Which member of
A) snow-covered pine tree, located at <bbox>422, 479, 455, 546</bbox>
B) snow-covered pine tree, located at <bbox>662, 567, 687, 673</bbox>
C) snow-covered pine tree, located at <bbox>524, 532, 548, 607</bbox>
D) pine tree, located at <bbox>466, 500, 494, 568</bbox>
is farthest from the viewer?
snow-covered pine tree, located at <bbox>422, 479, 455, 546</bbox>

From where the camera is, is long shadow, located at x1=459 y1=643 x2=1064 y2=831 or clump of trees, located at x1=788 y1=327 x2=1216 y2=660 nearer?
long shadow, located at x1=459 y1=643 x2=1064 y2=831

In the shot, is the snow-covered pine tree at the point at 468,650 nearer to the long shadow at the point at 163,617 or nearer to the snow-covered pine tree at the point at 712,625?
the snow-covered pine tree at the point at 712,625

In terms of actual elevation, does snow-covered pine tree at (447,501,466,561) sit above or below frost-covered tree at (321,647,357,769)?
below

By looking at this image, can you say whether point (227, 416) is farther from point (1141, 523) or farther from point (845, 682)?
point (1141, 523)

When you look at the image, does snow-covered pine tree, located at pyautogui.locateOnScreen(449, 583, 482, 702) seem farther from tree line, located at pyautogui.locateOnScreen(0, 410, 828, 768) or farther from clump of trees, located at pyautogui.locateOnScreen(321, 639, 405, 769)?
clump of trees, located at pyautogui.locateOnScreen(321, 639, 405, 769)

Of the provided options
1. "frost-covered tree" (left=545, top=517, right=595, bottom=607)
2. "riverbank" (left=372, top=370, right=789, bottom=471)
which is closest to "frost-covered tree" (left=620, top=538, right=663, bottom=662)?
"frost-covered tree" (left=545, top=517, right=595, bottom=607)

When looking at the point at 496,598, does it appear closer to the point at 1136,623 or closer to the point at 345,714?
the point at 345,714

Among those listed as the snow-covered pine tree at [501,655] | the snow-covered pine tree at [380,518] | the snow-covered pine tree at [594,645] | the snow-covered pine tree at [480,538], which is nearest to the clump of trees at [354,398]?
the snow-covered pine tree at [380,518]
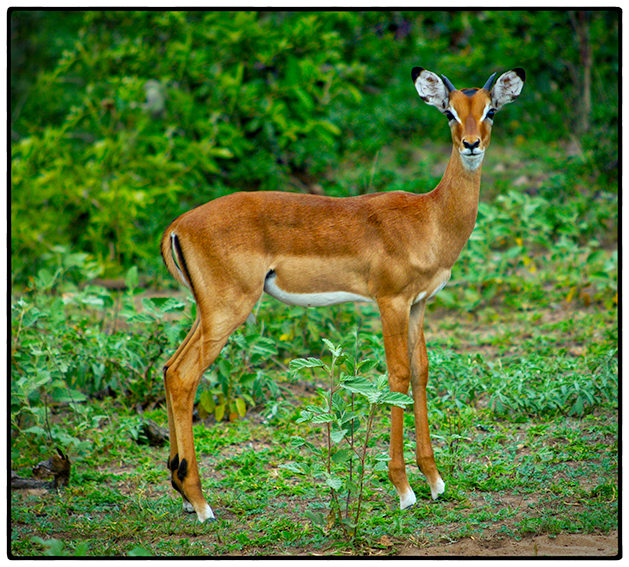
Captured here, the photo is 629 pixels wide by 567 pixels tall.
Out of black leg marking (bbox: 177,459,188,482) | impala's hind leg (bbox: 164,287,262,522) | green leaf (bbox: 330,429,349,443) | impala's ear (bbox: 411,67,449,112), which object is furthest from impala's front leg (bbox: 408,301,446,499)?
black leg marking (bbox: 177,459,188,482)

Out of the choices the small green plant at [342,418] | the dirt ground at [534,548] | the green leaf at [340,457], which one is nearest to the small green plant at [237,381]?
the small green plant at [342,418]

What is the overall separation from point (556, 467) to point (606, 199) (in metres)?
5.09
* * *
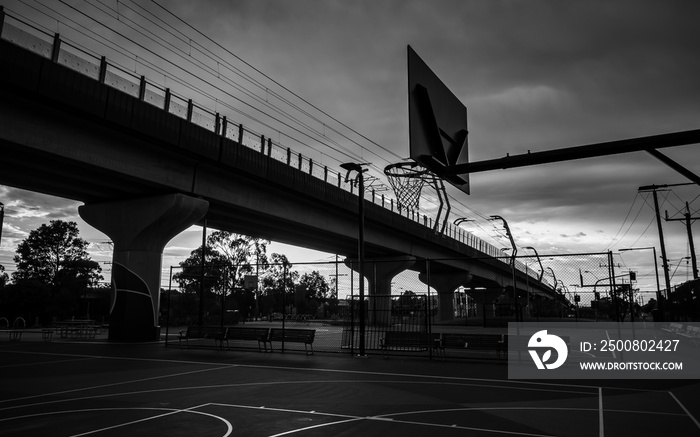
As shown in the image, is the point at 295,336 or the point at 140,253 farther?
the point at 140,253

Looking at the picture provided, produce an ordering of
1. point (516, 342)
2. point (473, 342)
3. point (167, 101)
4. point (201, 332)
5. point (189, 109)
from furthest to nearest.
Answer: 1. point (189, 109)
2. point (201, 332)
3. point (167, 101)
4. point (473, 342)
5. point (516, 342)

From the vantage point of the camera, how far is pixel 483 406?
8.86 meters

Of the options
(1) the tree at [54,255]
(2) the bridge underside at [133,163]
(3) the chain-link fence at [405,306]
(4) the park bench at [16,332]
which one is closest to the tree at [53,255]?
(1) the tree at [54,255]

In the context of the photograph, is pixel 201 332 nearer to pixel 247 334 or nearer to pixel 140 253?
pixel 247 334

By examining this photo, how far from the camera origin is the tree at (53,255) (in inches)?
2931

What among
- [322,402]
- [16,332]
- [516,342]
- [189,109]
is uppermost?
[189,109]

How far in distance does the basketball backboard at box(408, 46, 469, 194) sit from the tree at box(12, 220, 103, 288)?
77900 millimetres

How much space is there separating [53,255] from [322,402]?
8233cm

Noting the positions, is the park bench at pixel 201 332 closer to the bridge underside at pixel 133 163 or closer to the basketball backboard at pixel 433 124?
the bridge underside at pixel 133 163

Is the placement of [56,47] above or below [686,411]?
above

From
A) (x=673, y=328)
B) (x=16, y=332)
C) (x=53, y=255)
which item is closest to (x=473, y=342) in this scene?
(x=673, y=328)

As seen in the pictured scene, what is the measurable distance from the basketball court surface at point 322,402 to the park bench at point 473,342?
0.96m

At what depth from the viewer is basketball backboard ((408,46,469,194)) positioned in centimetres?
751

- Instruction
Copy the records again, starting at the line containing "Which member of" and ending at the line containing "is farthest from the viewer?", with "spruce tree" substituted for "pine tree" and nothing else changed.

- The solution
Which member of
A) snow-covered spruce tree, located at <bbox>422, 479, 455, 546</bbox>
B) snow-covered spruce tree, located at <bbox>662, 567, 687, 673</bbox>
C) snow-covered spruce tree, located at <bbox>524, 532, 548, 607</bbox>
D) spruce tree, located at <bbox>466, 500, 494, 568</bbox>
is farthest from the viewer?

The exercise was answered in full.